## [Фрагмент текста]

Не раз пришлось обращаться Сергею за материальной помощью в училище. Существовало там Общество вспомоществования нуждающимся ученикам. У него-то и просил он поддержки, когда жить становилось совершенно невмоготу.
В архивах училища сохранилось написанное рукой ученика второго класса Сергея Кострикова прошение в Общество вспомоществования.
Он просил о единовременном или ежемесячном пособии. На документе сделаны красноречивые пометки: «На три месяца по 5 рублей с февраля. Заслуживает пособия», и вторая: «Очень беден, ничего не получает, на что живет — неизвестно».
Пришлось ему просить и педагогический совет об освобождении от платы за учение.
Иногда немного денег присылала ему Юлия Константиновна. Кстати, их отношения после отъезда Сергея в Казань по-прежнему оставались очень хорошими. Сергей писал своей воспитательнице письма, Юлия Константиновна аккуратно отвечала ему, интересовалась, как у него идет учение.
Летом 1903 года старшая из нас закончила восьмой класс Уржумской гимназии. Начались хлопоты с устройством на работу. Хлопоты эти кончились успешно: удалось получить место помощницы учительницы в деревне в сорока верстах от Уржума.
Это событие имело немаловажное значение для нашей семьи и для Сергея. Один человек в семье стал получать жалованье, хотя и очень маленькое. Этот заработок делился на три части: что-то самой, другая часть — бабушке и младшей сестре, выкраивалась небольшая сумма и для Сергея.
Но и во время учения в третьем классе материальное положение его все-таки было незавидным.
Эта полная лишений жизнь осложнилась серьезной неприятностью. Сергей схватил в Казани малярию.
Добавьте сюда еще одно обстоятельство. Уйдя от Л. Г. Сундстрем, Сергей поселился у своих друзей по училищу. Жили они там втроем, совершенно самостоятельно. Два его товарища были столь же бедны. Втроем они делили все, что имели.
Не часто, но регулярно к нам в Уржум приходили письма и открытки Сергея. И ни разу за все три года казанской жизни не пожаловался он на свое житье, не посетовал, не всплакнул. Наоборот, письма были бодрые, даже веселые. Если и писал Сергей о каких-нибудь своих злоключениях, то всегда в шутливом тоне. Жаловаться на судьбу было не в его характере. Да и не хотел он ничем огорчать и печалить бабушку.
Приедет домой — видим, как сильно он похудел, лицо бледное, с желтизной. И одежда потертая, залатанная. Бабушка сокрушается:
— Почему такой худой? Шея как у гуся стала!..
— Уроков, бабуся, много задают. Один закон божий до худобы доведет. А чертежей сколько надо делать! Вот шея и вытягивается… — объясняет он.
Приезжает однажды на каникулы. Взяла бабушка его шинель и ахнула: вся в латках и в штопке.
— И как же ты, Сережа, шинель-то свою доконал? Вся на живой нитке держится! — удивилась Меланья Авдеевна.
А Сергей покачал головой сокрушенно и говорит:
— Это оттого, что мы втроем ее носим, по очереди. Вот и не выдержала, бедная…
Лишения и невзгоды он переносил мужественно. Трудности закаляли его характер и волю.
Будь он изнеженным, эти лишения, возможно, подорвали бы его здоровье, но Сергей выстоял.

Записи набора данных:
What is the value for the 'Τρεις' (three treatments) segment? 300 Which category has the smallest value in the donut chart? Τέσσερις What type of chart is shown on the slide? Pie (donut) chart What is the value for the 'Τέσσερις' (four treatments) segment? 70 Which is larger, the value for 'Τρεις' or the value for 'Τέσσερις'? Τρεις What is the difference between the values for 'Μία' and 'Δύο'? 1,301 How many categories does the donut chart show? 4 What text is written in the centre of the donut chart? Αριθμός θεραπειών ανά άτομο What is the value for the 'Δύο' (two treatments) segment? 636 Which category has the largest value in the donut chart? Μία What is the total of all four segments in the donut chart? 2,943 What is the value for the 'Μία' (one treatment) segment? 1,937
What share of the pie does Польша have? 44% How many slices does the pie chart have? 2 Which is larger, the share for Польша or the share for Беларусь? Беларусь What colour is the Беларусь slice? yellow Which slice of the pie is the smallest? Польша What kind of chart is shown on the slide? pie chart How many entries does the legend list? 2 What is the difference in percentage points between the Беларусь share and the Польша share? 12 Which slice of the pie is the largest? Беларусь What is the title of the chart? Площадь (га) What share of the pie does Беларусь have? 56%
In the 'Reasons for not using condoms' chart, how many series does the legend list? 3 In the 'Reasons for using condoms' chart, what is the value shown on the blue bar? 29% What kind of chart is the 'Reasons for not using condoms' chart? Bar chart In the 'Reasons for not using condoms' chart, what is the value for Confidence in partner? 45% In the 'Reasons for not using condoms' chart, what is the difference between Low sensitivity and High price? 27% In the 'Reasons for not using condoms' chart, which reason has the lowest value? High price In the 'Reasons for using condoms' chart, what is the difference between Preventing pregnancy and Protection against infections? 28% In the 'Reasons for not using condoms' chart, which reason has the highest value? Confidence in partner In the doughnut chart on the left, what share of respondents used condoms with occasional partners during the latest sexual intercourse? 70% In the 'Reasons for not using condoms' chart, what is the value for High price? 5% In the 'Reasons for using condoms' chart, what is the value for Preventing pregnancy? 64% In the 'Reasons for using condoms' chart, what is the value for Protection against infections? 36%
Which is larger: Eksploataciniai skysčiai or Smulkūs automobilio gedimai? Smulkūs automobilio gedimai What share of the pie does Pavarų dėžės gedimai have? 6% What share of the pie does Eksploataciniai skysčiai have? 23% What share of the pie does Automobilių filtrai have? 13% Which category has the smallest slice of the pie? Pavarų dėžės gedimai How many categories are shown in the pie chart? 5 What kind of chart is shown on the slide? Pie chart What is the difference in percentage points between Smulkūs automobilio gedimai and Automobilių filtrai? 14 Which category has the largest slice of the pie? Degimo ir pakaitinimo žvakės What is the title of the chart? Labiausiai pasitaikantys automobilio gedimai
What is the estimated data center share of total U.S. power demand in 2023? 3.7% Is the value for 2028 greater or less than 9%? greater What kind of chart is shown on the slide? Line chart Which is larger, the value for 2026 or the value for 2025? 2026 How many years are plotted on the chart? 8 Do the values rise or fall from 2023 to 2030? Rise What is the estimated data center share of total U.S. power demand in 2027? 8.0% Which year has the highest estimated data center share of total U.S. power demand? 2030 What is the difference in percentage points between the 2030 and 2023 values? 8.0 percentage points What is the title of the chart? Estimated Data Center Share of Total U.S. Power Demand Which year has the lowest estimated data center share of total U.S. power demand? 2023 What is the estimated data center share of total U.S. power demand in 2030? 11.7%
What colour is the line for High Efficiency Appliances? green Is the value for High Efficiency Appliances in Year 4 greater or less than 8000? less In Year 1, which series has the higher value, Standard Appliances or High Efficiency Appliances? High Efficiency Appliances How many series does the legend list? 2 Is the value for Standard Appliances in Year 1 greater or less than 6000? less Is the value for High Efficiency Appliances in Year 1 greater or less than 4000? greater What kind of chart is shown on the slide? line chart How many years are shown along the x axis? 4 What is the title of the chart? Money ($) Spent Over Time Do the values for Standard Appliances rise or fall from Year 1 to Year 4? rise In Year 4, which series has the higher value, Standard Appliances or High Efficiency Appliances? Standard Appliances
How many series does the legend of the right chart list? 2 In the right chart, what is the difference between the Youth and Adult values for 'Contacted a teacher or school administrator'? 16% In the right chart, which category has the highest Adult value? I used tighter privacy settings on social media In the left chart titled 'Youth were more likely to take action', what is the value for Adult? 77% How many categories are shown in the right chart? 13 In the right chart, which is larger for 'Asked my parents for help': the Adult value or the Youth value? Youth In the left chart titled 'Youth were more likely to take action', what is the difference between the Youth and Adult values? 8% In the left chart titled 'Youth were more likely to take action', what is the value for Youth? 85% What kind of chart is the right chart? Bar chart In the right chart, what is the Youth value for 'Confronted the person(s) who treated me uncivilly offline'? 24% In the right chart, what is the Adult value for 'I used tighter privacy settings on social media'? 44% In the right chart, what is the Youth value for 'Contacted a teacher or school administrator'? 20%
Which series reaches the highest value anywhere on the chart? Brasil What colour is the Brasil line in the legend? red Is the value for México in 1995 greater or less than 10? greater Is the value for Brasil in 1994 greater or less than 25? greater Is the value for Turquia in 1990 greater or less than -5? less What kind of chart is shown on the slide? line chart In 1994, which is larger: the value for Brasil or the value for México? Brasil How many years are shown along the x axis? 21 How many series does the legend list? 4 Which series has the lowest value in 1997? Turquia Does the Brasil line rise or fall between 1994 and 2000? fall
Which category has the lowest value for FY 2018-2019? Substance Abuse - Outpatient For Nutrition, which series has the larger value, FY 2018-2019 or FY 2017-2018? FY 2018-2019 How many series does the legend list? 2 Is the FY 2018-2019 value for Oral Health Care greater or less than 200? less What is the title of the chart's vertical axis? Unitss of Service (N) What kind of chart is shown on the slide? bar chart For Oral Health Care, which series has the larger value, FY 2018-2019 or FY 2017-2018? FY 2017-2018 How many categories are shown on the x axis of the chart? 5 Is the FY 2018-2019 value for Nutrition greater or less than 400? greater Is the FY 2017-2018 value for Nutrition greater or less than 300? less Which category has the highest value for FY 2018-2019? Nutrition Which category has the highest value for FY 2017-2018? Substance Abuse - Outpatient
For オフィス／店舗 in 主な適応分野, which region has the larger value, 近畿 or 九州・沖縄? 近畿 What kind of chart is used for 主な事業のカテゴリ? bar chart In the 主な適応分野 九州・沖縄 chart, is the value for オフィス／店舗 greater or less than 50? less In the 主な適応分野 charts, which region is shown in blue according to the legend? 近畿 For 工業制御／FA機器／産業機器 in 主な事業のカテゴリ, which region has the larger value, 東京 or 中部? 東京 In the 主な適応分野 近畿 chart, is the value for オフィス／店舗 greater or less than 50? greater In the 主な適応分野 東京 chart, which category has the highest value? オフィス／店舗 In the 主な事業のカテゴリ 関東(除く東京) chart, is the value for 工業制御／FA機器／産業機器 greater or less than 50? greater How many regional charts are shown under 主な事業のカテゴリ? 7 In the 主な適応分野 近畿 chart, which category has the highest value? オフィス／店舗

## [Что сделать]
1. Какой болезнью, согласно фрагменту о Сергее Кострикове, он заболел в Казани?
2. Перепишите слово в слово из фрагмента о Сергее Кострикове всё, начиная со слов «Приезжает однажды на» и вплоть до слов «характер и волю.».
Приведённые пункты для работы не понадобятся.

## [Ответы]
1. Малярией.

2.
Приезжает однажды на каникулы. Взяла бабушка его шинель и ахнула: вся в латках и в штопке.
— И как же ты, Сережа, шинель-то свою доконал? Вся на живой нитке держится! — удивилась Меланья Авдеевна.
А Сергей покачал головой сокрушенно и говорит:
— Это оттого, что мы втроем ее носим, по очереди. Вот и не выдержала, бедная…
Лишения и невзгоды он переносил мужественно. Трудности закаляли его характер и волю.